### PROVIDED PASSAGE

True Blood Recap: “We’ll Meet Again”
Original Air Date (HBO): Sunday July 1, 2012
Season 5 Episode 4

Greetings, Fang Nation!  I have to say, even though we’re only four episodes into this season, tonight’s True Blood felt different.  I can’t exactly explain what “different” means other than to say that as I watched it, I knew that reviewing it would prove difficult because it seemed disjointed.  I daresay we spent more time with Terry and Patrick than the past three episodes put together, and Sookie’s house seemed really clean even though the last time we were there it was all torn apart.  But I digress.

The writers didn’t leave us hanging with Tara.  She was still in the tanning bed at Curl Up and Fry, roasting alive, when Pam rushes in to save her.  Admit it, we all knew this would probably happen.  The surprising thing is that when Tara tries to argue with pam about ending her life, Pam locks her back in the bed and flips the switch.  She takes that opportunity to send a command to her progeny (while she has a “captive” audience) to never try to kill herself again.  Is it that Pam doesn’t want to be interrupted by such things…or has she warmed up to her new child?

At Merlotte’s, Sookie tries to apologize again to Alcide as he drives away, and then she gets into a heated argument with her only ally, Lafayette, who is strangely incensed that Sookie confessed Debbie’s murder to Alcide.  Sookie believes that the only way to continue is to tell the truth.  Lafayette tells Sookie that all she does is leave a trail of bodies, and he calls her an angel of death.  This accusation hits Sookie like a ton of bricks.

Somewhere in Louisiana, Bill and Eric are released from an Authority van with the missive not to mess up.  Together they think of where to start.  Only four people knew about Russell Edgington’s cement resting place.  With the click of a button, a car alarm chirps and headlights illuminate the bushes.  Seems like the Authority has at least provided transportation for the unlikely duo.

At the Authority’s New Orleans headquarters, Roman lies in bed with his Mac on his lap.  It isn’t hard to figure out that he’s watching a video of Nora’s interrogation and subsequent torture.  Salome enters the room and suggests that they continue torturing Nora until she gives them names of her co-conspirators.  Roman agrees, but he wants Salome to interrogate her.  They have a close relationship, perhaps she’ll spill it to someone she sees as a sister.

### WHAT THIS TASK INVOLVES
Return, word for word, the part of the True Blood recap from "The writers didn’t" up to and including "her new child?".

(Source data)

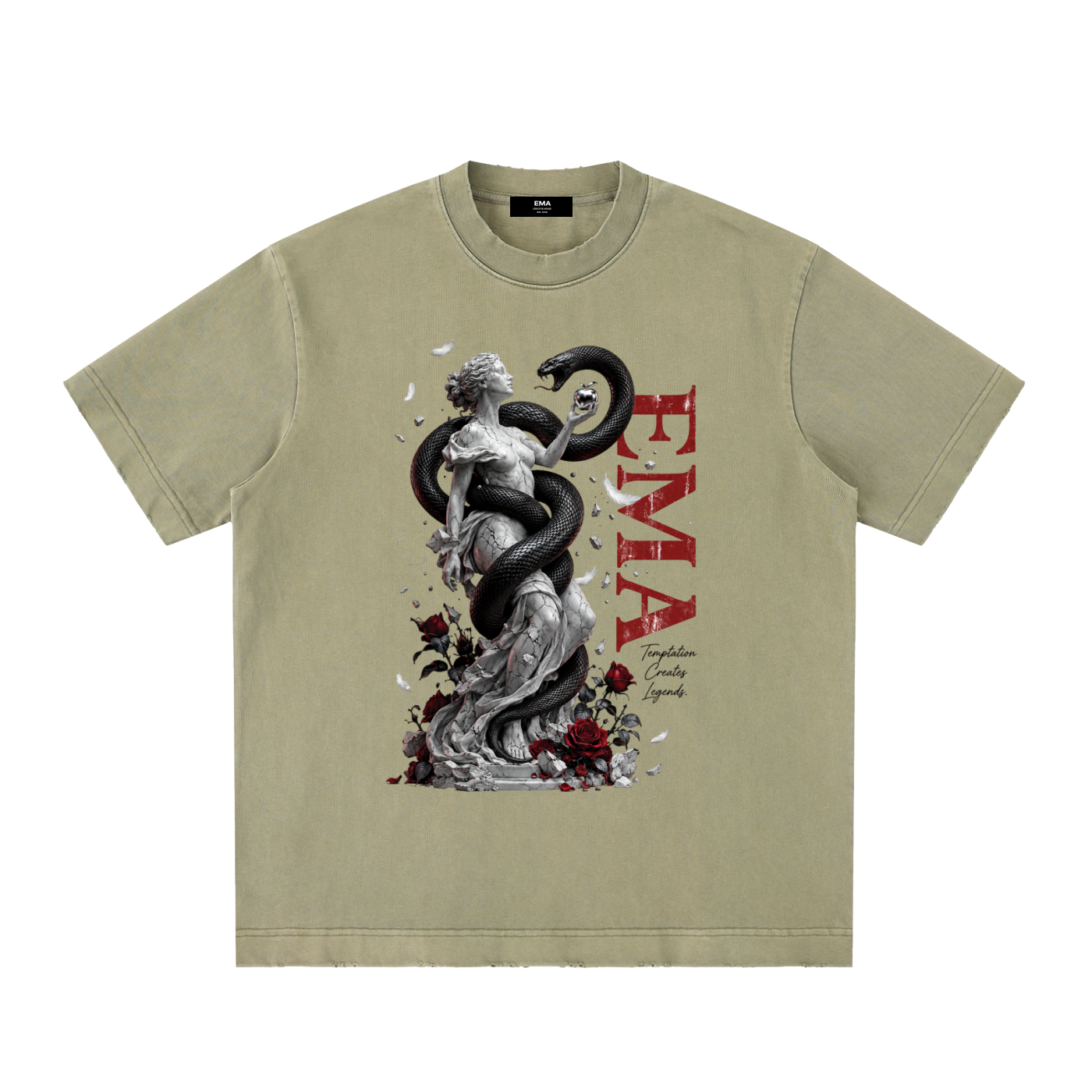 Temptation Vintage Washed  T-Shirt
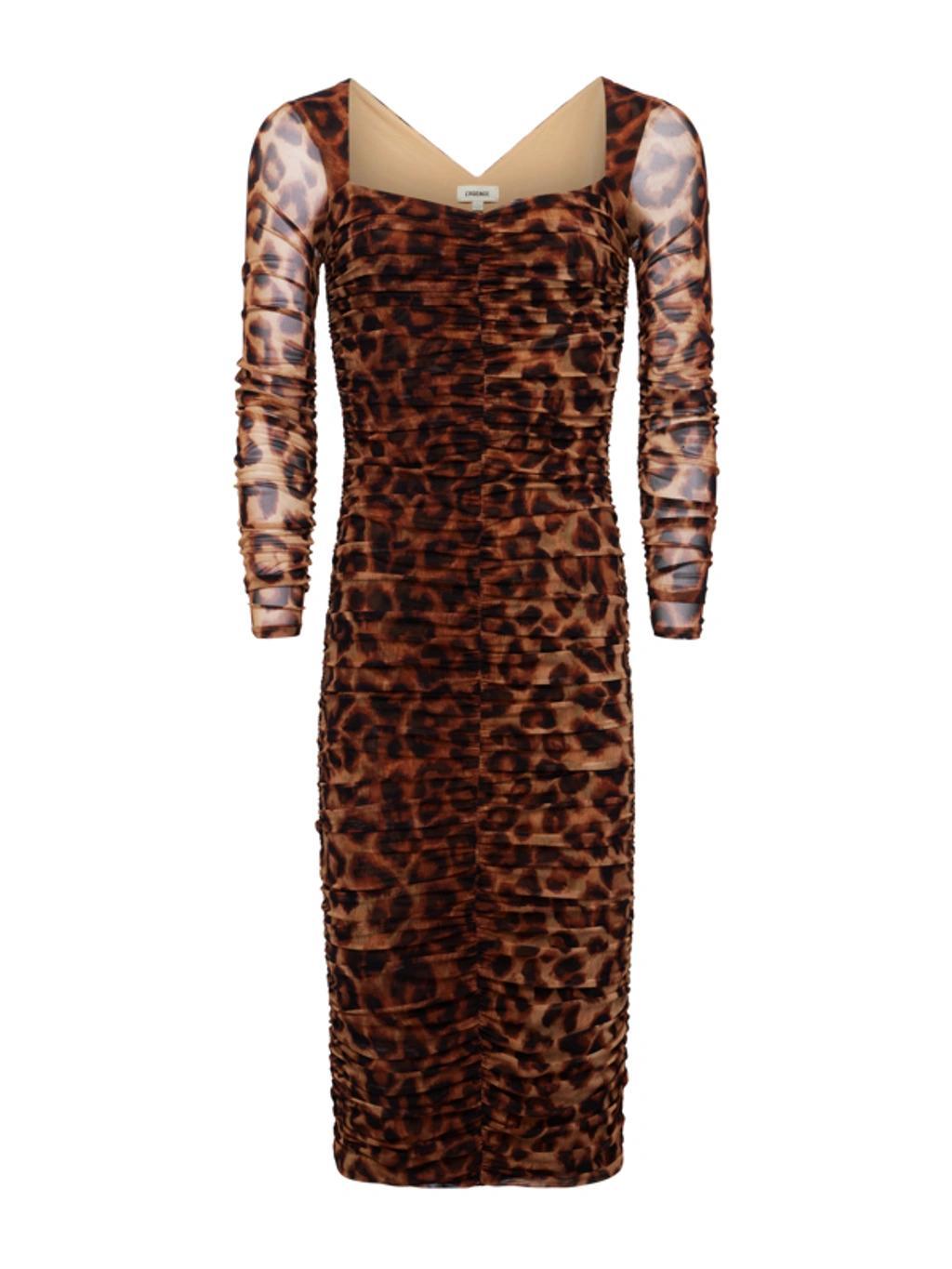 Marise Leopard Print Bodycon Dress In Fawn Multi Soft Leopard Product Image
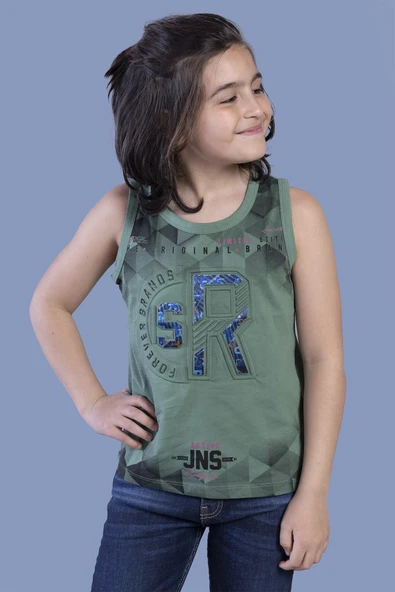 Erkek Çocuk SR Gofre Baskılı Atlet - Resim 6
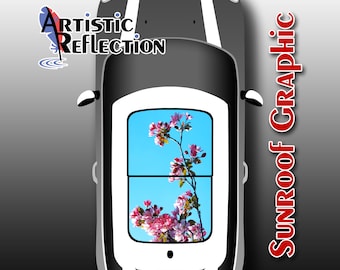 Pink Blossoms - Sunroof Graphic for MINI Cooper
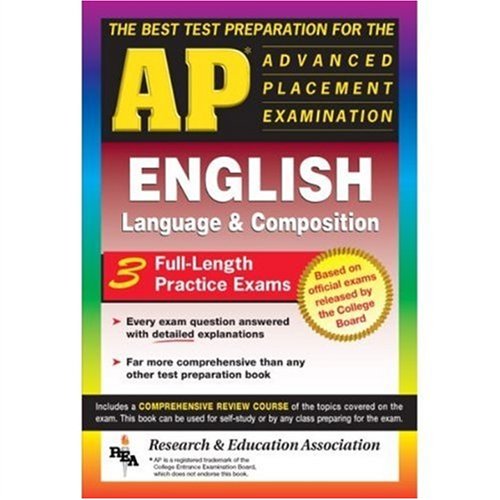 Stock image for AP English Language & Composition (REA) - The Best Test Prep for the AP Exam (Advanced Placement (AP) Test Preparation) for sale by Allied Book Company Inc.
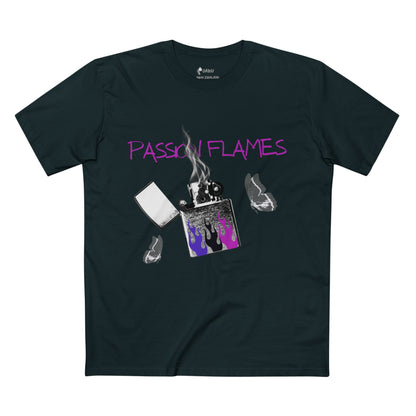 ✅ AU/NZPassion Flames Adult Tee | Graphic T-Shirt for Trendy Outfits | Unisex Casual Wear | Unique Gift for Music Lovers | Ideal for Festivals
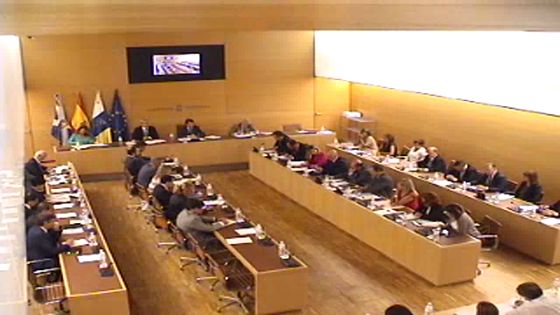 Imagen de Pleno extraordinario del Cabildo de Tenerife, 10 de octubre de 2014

### EXERCISE ANSWER
The writers didn’t leave us hanging with Tara.  She was still in the tanning bed at Curl Up and Fry, roasting alive, when Pam rushes in to save her.  Admit it, we all knew this would probably happen.  The surprising thing is that when Tara tries to argue with pam about ending her life, Pam locks her back in the bed and flips the switch.  She takes that opportunity to send a command to her progeny (while she has a “captive” audience) to never try to kill herself again.  Is it that Pam doesn’t want to be interrupted by such things…or has she warmed up to her new child?